In deze zaak, behandeld door het Gerechtshof Arnhem-Leeuwarden, gaat het om een hoger beroep in een civiele procedure met betrekking tot alimentatie en de afwikkeling van huwelijkse voorwaarden na echtscheiding. De verzoekster, aangeduid als de vrouw, en de verweerder, aangeduid als de man, zijn in een juridische strijd verwikkeld over de verdeling van hun gezamenlijke bezittingen en de alimentatieverplichtingen. De zaak is ontstaan na een eerdere beschikking van de rechtbank Midden-Nederland, waarin de man was toegestaan de voormalig echtelijke woning over te nemen tegen een bepaalde waarde, onder de voorwaarde dat de vrouw werd ontslagen uit de hoofdelijke aansprakelijkheid van de leningen die ter financiering van de woning zijn aangegaan.
Het hof heeft de inhoud van een eerdere tussenbeschikking overgenomen en de verdere gang van zaken in de procedure besproken. De vrouw heeft haar verzoeken betreffende de bijdrage in de kosten van haar levensonderhoud ingetrokken, waardoor het geschil zich nu richt op de verdeling van de woning en de afwikkeling van de huwelijkse voorwaarden. Het hof heeft de twee-conclusieregel toegepast, wat betekent dat partijen hun standpunten in één schriftelijk stuk moeten uiteenzetten, en dat nadere stukken in beginsel niet meer zijn toegestaan.

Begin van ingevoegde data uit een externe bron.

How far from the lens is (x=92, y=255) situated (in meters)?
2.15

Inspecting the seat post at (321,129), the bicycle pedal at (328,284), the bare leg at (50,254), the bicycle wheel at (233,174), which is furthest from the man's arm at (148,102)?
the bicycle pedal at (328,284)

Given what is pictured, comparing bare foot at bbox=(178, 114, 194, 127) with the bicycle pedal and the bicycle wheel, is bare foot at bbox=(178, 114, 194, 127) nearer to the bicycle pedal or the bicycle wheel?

De vrouw heeft in haar verweerschrift in het incidenteel hoger beroep een grief ingediend tegen de waarde waartegen de man de woning mag overnemen, maar het hof oordeelt dat dit te laat is. Het hof heeft de eerdere beslissing van de rechtbank bekrachtigd, met uitzondering van enkele punten, en heeft bepaald dat de man de woning mag overnemen onder bepaalde voorwaarden. Tevens is er een beslissing genomen over de verrekening van de bankrekeningen en de kapitaalsverzekering, waarbij de vrouw aan de man een bedrag moet vergoeden. De zaak illustreert de complexiteit van de afwikkeling van huwelijkse voorwaarden en de toepassing van juridische regels in familierechtelijke geschillen.